Biles has made it a habit of coming up with routines with exceptionally high D values, and then actually executing it to near-perfection.
The results are breathtaking to watch.
The result is a combined score that puts her a full point or more ahead of her nearest competitor in a sport where the margins are usually in the tenths.
The result is four new skills—one on the vault, one on the beam, two on the floor—named in gymnastics’ hallowed Code of Points after her. Two of those were graded and named (The Biles on the beam, and The Biles II on the floor) at this very world championships.
In the Code of Points, the difficulties are rated from A (the easiest) to J (the hardest). The Biles II is a J, of course. The Biles on the beam—a double flip with a double twist (or a “Double Double”) dismount off the beam—received a H, causing incredulity and disbelief across the gymnastics fraternity. This particular move is so hard that most gymnasts don’t do it on the wide, spring-loaded surface of the floor, let alone off a 4-inch wide beam. How could that not be a J? The gymnastics governing body, FIG, was forced to issue a clarification, saying that it rated it lower to discourage other gymnasts from trying something that it considered a threat to their safety.
How does she do it?
You can talk about her genes—a height-to-muscle mass ratio (at 4 foot 8 she is one of the shortest gymnasts on the circuit, and she is packed with explosive muscles) that makes her naturally gifted for her sport, just like Michael Phelps’ wingspan and flipper-like foot size made him unbeatable in the water. You could talk about the mental strength, the fearlessness in her that makes her go out and perform those incredible aerial acrobatics. You could talk about the hours of work, combined with natural aptitude, combined with a love for the sport that makes her technically near flawless.

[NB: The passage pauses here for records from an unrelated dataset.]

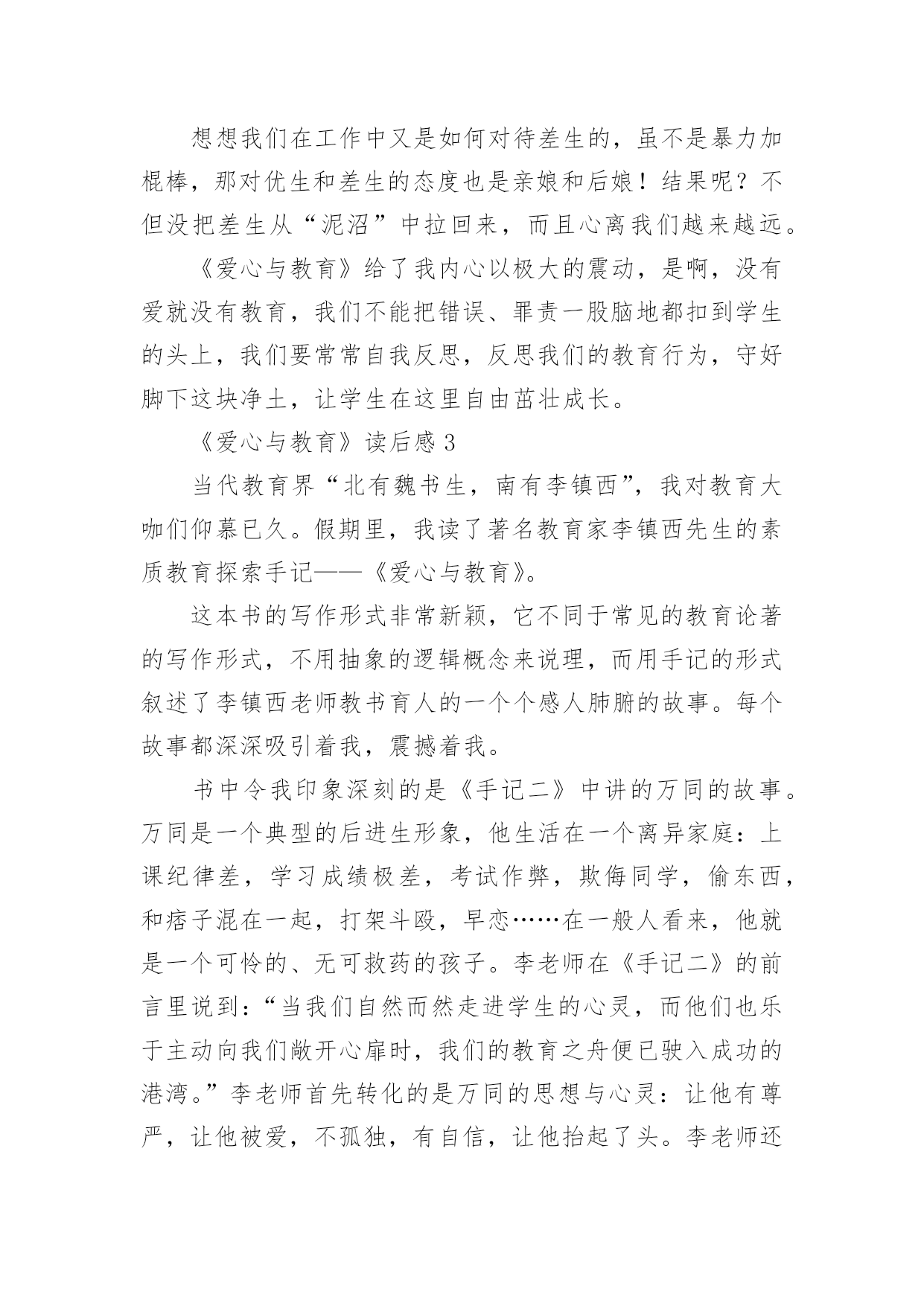 想想我们在工作中又是如何对待差生的，虽不是暴力加棍棒，那对优生和差生的态度也是亲娘和后娘！结果呢？不但没把差生从“泥沼”中拉回来，而且心离我们越来越远。

《爱心与教育》给了我内心以极大的震动，是啊，没有爱就没有教育，我们不能把错误、罪责一股脑地都扣到学生的头上，我们要常常自我反思，反思我们的教育行为，守好脚下这块净土，让学生在这里自由茁壮成长。

《爱心与教育》读后感 3

当代教育界“北有魏书生，南有李镇西”，我对教育大咖们仰慕已久。假期里，我读了著名教育家李镇西先生的素质教育探索手记——《爱心与教育》。

这本书的写作形式非常新颖，它不同于常见的教育论著的写作形式，不用抽象的逻辑概念来说理，而用手记的形式叙述了李镇西老师教书育人的一个个感人肺腑的故事。每个故事都深深吸引着我，震撼着我。

书中令我印象深刻的是《手记二》中讲的万同的故事。万同是一个典型的后进生形象，他生活在一个离异家庭：上课纪律差，学习成绩极差，考试作弊，欺侮同学，偷东西，和痞子混在一起，打架斗殴，早恋……在一般人看来，他就是一个可怜的、无可救药的孩子。李老师在《手记二》的前言里说到：“当我们自然而然走进学生的心灵，而他们也乐于主动向我们敞开心扉时，我们的教育之舟便已驶入成功的港湾。”李老师首先转化的是万同的思想与心灵：让他有尊严，让他被爱，不孤独，有自信，让他抬起了头。李老师还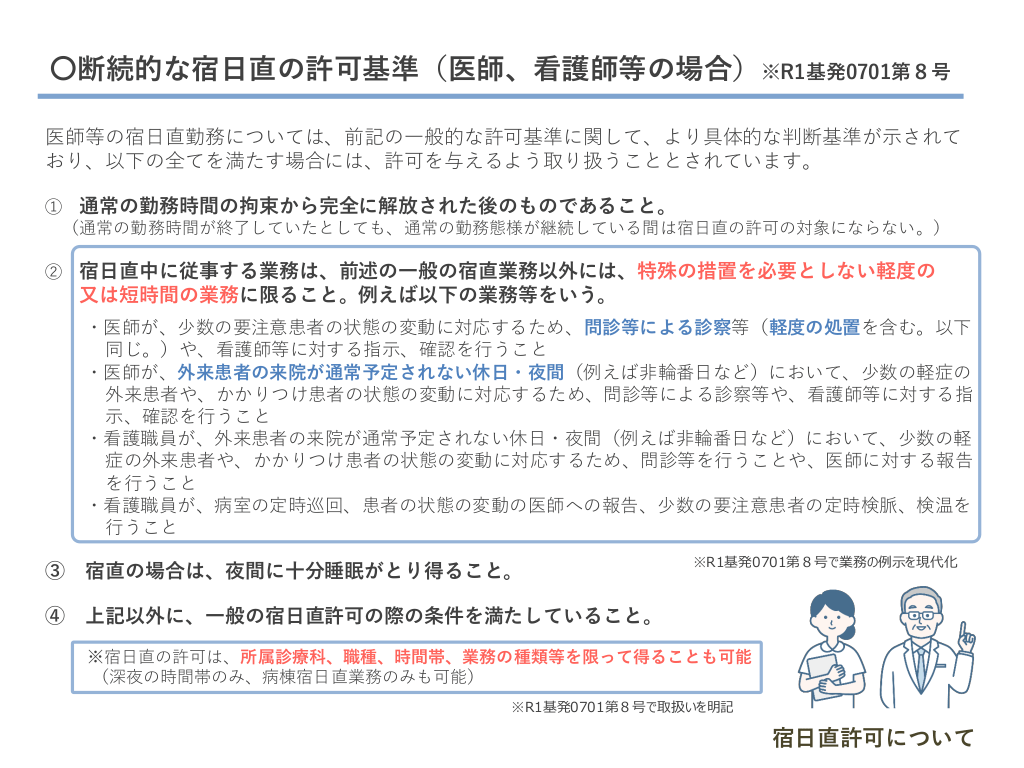 〇断続的な宿日直の許可基準（医師、看護師等の場合）※R1基発0701第８号

医師等の宿日直勤務については、前記の一般的な許可基準に関して、より具体的な判断基準が示されており、以下の全てを満たす場合には、許可を与えるよう取り扱うこととされています。

① 通常の勤務時間の拘束から完全に解放された後のものであること。
（通常の勤務時間が終了していたとしても、通常の勤務態様が継続している間は宿日直の許可の対象にならない。）

② 宿日直中に従事する業務は、前述の一般の宿直業務以外には、特殊の措置を必要としない軽度の又は短時間の業務に限ること。例えば以下の業務等をいう。

・医師が、少数の要注意患者の状態の変動に対応するため、問診等による診察等（軽度の処置を含む。以下同じ。）や、看護師等に対する指示、確認を行うこと
・医師が、外来患者の来院が通常予定されない休日・夜間（例えば非輪番日など）において、少数の軽症の外来患者や、かかりつけ患者の状態の変動に対応するため、問診等による診察等や、看護師等に対する指示、確認を行うこと
・看護職員が、外来患者の来院が通常予定されない休日・夜間（例えば非輪番日など）において、少数の軽症の外来患者や、かかりつけ患者の状態の変動に対応するため、問診等を行うことや、医師に対する報告を行うこと
・看護職員が、病室の定時巡回、患者の状態の変動の医師への報告、少数の要注意患者の定時検脈、検温を行うこと

※R1基発0701第８号で業務の例示を現代化

③ 宿直の場合は、夜間に十分睡眠がとり得ること。

④ 上記以外に、一般の宿日直許可の際の条件を満たしていること。

※宿日直の許可は、所属診療科、職種、時間帯、業務の種類等を限って得ることも可能
（深夜の時間帯のみ、病棟宿日直業務のみも可能）

※R1基発0701第８号で取扱いを明記

宿日直許可について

Or you could simply watch. Watch that fuse ignite as she accelerates across the floor faster than anyone else in the sport right now. Watch her explode as she launches herself high into orbit, spinning and rotating at a speed that’s an absolute blur. And remember, at that speed, at that height, with those rotations, she is perfectly in control. Her eyes orienting the uncoiling of every move, her head is directing the body. The body, a perfectly compact unit, is following the head. She has such awareness of her own body’s movement and positioning through space that she can make tiny adjustments (like tucking one arm closer to her chest than the other to spin faster in a certain direction)—almost hanging in the air—as she goes through those skills that only she can do, and so, aptly, are named after her.